Written tasks:
A. Name every distinct proper place name that appears in the excerpt about Harry Wilkins's welcome in Copenhagen, counting each name once.
B. From the excerpt about Harry Wilkins's welcome in Copenhagen, return the passage starting at "At Copenhagen Quay, the" and ending at "the Danish countryside.".
C. Write the next part of the excerpt about Harry Wilkins's welcome in Copenhagen, continuing after its final sentence.

Page excerpt:
>> BEGIN
Warning: screenonline full synopses contain 'spoilers' which give away key plot points. Don't read on if you don't want to know the ending!

At Copenhagen Quay, the flags and the band are out. A gala welcome has been prepared for the arrival of a very important person - Harry Wilkins. He is met by Denmark's youthful minister of trade. Harry is a miner from County Durham, and part of the luggage he's bringing with him is three thousand tons of coal - the first British consignment to Denmark since the war.

The crowds don't worry the British miner, who looks as though he got this sort of reception every morning. At Copenhagen City Hall, he was given an official welcome.

As the representative of the British miners who have the highest output per man-shift in Europe, he was greeted by the Lord Mayor. After a glass of Denmark's national drink, he was asked to sign his name in the distinguished visitors' book. Then he started on an escorted tour of Copenhagen and the Danish countryside.
>> END
Source excerpt:
>> BEGIN
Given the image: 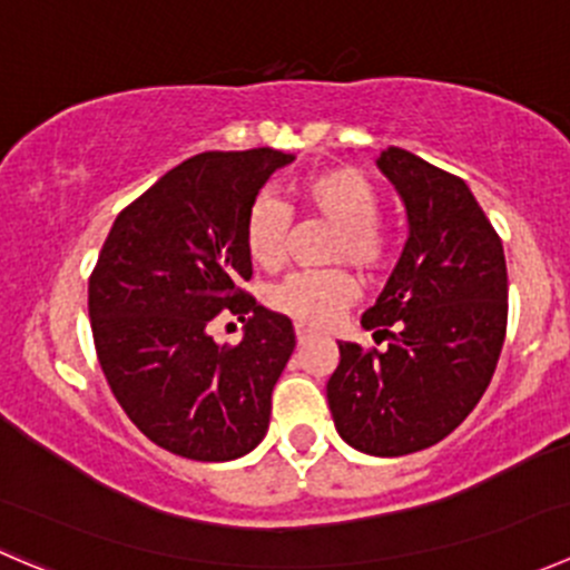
>> END
Task responses:
A. Copenhagen Quay, Denmark, County Durham, Copenhagen City Hall, Copenhagen, Europe

B.
At Copenhagen Quay, the flags and the band are out. A gala welcome has been prepared for the arrival of a very important person - Harry Wilkins. He is met by Denmark's youthful minister of trade. Harry is a miner from County Durham, and part of the luggage he's bringing with him is three thousand tons of coal - the first British consignment to Denmark since the war.

The crowds don't worry the British miner, who looks as though he got this sort of reception every morning. At Copenhagen City Hall, he was given an official welcome.

As the representative of the British miners who have the highest output per man-shift in Europe, he was greeted by the Lord Mayor. After a glass of Denmark's national drink, he was asked to sign his name in the distinguished visitors' book. Then he started on an escorted tour of Copenhagen and the Danish countryside.

C.
But Harry Wilkins isn't just a tourist. He's doing a job for us, and he looks here as though he's bringing home the bacon. In a sense, he is - since 1939, we've gone short of Danish farm produce, and the Danes have missed their coal. This peat is what they've had to make do with until Harry and his cargo arrive.

Of course, Harry visited the famous brewery, who turned out the band. Then, onto Denmark's historic castles. But Harry's visit itself is history - it marks the resumption of two-way trade with Denmark. Our fuel for their food. Fair enough!